▸ Task description
Pick up the news article about Yimon Aye's cancer-mutation research at its final sentence and continue writing it.

Newswise — One of the goals of personalized medicine is to be able to determine which treatment would work best by sequencing a patient’s genome. New research from the lab of Yimon Aye, assistant professor of chemistry and chemical biology, could help make that approach a reality.

Using her group’s novel chemical procedure dubbed “T-REX,” along with a patent-pending targeting molecule also developed in her lab, Aye and her group have uncovered interesting facets of several well-known cancer-cell mutations that, if present in a patient, could inform treatment options and potentially produce more favorable outcomes.

“People wonder why certain drugs are more efficient in one individual over another,” said Aye, a Milstein Sesquicentennial Fellow in the College of Arts and Sciences who also has a joint appointment in the Department of Biochemistry at Weill Cornell Medicine. “Our discovery gives us a foundation to think about and design inhibitors that will … be much more effective in the patients carrying certain mutations.”

The Aye Lab has published two related papers on this discovery in the last couple of months, both in Cell Chemical Biology. “Privileged Electrophile Sensors: A Resource for Covalent Drug Development” was published online June 22; “β-TrCP1 Is a Vacillatory Regulator of Wnt Signaling” was published online July 20.

The first paper explains how reduction-oxidation, or redox, signaling – which is commonplace inside cells – affects the activity of specific enzymes, and how certain enzymes’ redox-specific processes could be harnessed for targeted drug design.

Research for the second paper started to test that theory. To determine which signals are affecting the response of a particular protein, the group used its T-REX procedure coupled with a widely used strategy to deplete the cell of a specific protein of interest.

One challenge is that multiple variations, or isoforms, of the same protein can all catalyze the same cellular function, “but the nuances of biology rest in how individual isoforms are regulated,” Aye said.

“Some may be important in only certain types of tumors, or certain types of cells, so being able to discriminate one isoform over the other is important,” she said.

The group’s first key finding: The “cross-talk,” or interaction back and forth, between cell signaling pathways is regulated depending on the concentration of a certain transcription factor (Nrf2), a fact that isn’t clear unless you are able to selectively stimulate Nrf2 signaling, a method Aye pioneered.

▸ Dataset records
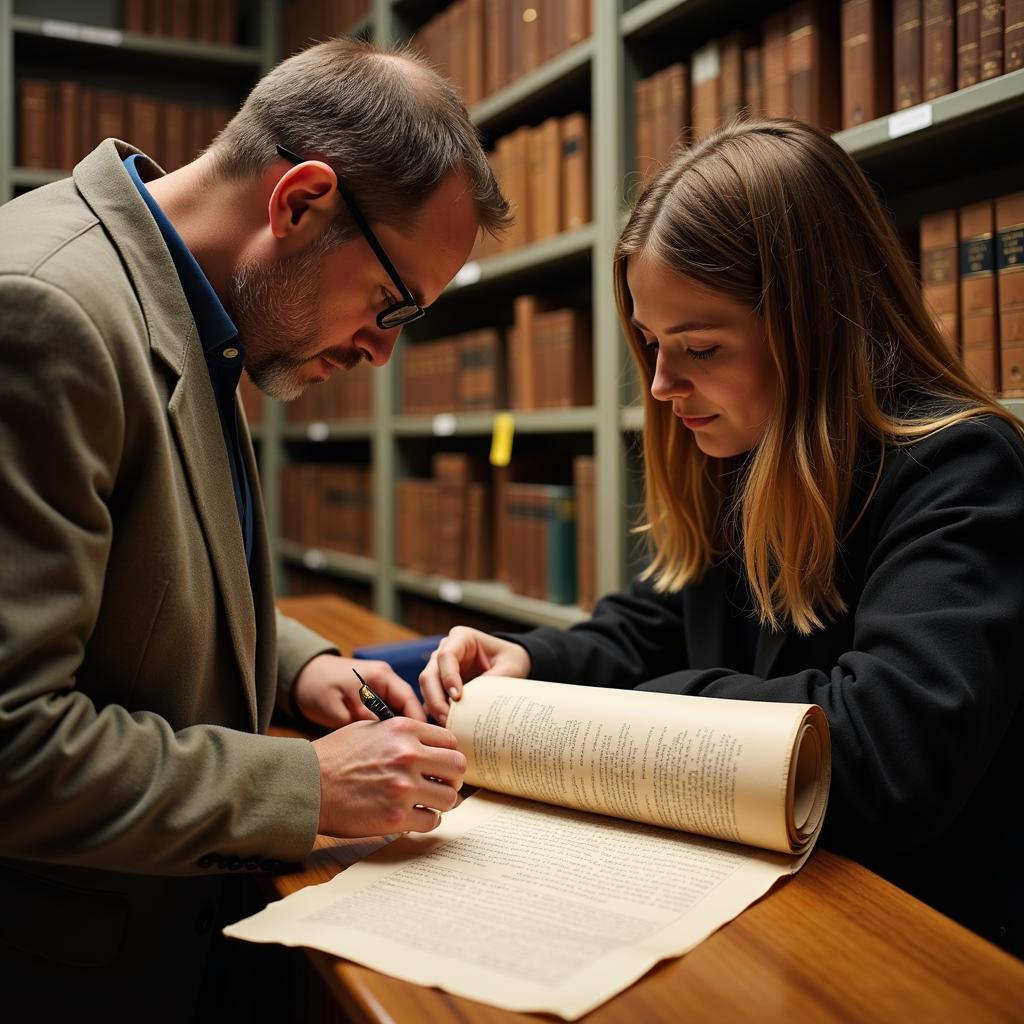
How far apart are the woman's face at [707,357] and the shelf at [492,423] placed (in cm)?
94

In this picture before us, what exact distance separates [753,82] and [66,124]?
254cm

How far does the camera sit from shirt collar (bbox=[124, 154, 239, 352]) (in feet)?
3.17

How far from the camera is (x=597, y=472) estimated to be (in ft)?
6.90

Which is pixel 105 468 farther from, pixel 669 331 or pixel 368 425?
pixel 368 425

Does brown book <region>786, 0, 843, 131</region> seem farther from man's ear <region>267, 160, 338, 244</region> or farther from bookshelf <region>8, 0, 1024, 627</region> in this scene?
man's ear <region>267, 160, 338, 244</region>

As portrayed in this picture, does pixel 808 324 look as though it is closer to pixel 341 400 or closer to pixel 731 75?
pixel 731 75

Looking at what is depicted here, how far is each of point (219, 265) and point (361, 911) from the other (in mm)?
664

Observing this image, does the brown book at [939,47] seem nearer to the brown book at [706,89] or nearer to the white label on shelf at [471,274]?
the brown book at [706,89]

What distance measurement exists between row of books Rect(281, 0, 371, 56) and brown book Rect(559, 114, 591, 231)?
1.30m

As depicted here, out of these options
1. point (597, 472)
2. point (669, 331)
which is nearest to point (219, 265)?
point (669, 331)

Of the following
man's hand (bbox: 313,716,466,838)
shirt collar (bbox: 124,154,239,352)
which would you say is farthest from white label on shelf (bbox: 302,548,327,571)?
man's hand (bbox: 313,716,466,838)

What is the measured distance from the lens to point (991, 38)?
1307 mm

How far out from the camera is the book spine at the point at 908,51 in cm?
141

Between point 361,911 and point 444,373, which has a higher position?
point 444,373
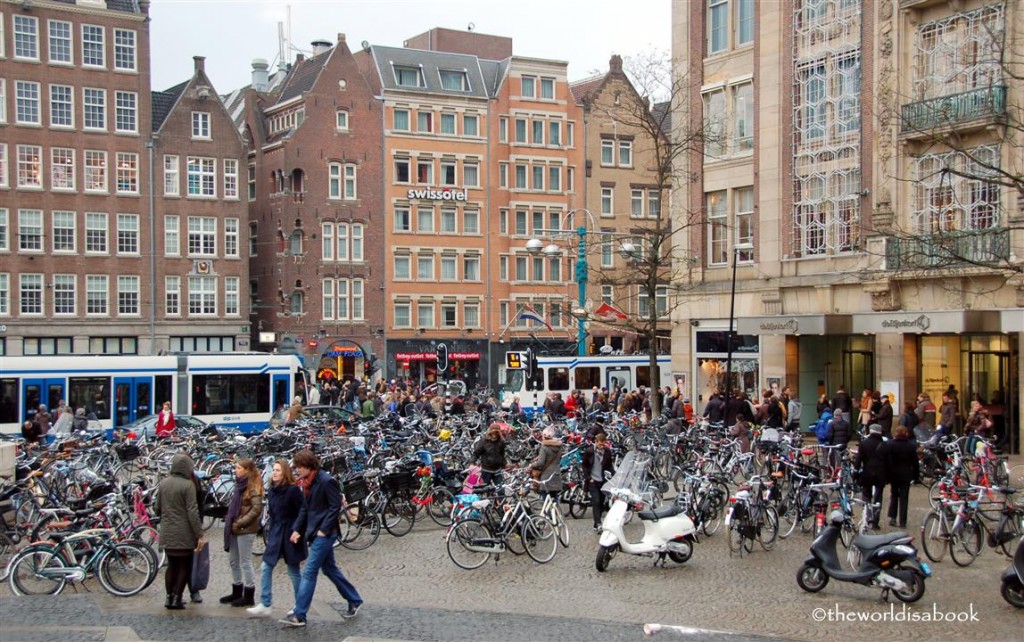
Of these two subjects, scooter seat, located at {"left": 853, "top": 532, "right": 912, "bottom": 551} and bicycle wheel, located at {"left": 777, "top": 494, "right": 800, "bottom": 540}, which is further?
bicycle wheel, located at {"left": 777, "top": 494, "right": 800, "bottom": 540}

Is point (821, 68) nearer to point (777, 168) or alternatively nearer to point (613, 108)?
point (777, 168)

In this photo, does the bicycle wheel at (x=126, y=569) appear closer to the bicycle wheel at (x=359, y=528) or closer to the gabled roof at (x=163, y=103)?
the bicycle wheel at (x=359, y=528)

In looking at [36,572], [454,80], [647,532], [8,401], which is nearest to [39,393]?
[8,401]

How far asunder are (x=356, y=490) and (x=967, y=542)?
27.3 ft

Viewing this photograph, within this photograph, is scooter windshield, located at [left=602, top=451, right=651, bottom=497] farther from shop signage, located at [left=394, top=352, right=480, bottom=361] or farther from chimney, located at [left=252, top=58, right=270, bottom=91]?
chimney, located at [left=252, top=58, right=270, bottom=91]

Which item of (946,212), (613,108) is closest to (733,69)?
(946,212)

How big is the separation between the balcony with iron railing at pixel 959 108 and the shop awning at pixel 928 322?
4413 mm

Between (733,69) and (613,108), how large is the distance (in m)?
28.9

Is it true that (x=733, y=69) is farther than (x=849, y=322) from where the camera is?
Yes

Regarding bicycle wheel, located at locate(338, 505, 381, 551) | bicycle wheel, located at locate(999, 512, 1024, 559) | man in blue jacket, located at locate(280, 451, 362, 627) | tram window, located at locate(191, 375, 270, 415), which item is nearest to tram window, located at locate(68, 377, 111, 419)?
tram window, located at locate(191, 375, 270, 415)

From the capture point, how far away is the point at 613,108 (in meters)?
63.6

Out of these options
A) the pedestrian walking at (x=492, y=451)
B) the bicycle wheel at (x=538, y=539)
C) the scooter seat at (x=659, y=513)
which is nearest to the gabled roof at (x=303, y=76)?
the pedestrian walking at (x=492, y=451)

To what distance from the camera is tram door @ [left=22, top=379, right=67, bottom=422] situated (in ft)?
108

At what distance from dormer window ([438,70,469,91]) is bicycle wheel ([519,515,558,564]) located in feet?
162
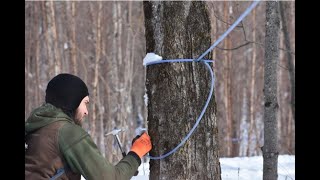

▸ Exercise result
The second, and perhaps more interesting in terms of disease: A key mutation of cancer cells on the N-terminus – the start of a protein chain, which often contains key signaling information – would make them more susceptible to certain targeted therapeutics than those without the mutation.

“What we’ve discovered as a strategy is a means to target this pathway in the cancer cells that carry selective mutations on this domain [the N terminus],” Aye said. “Potentially, patients can be genotyped to see if they carry these mutations, and they should respond much better to small molecules that activate antioxidant response.”

Aye said understanding the many complexities of oncogenesis and cell signaling is crucial to developing better therapies for cancer and other diseases. “We could design much more selective therapeutics by understanding the underlying cross-talk,” she said.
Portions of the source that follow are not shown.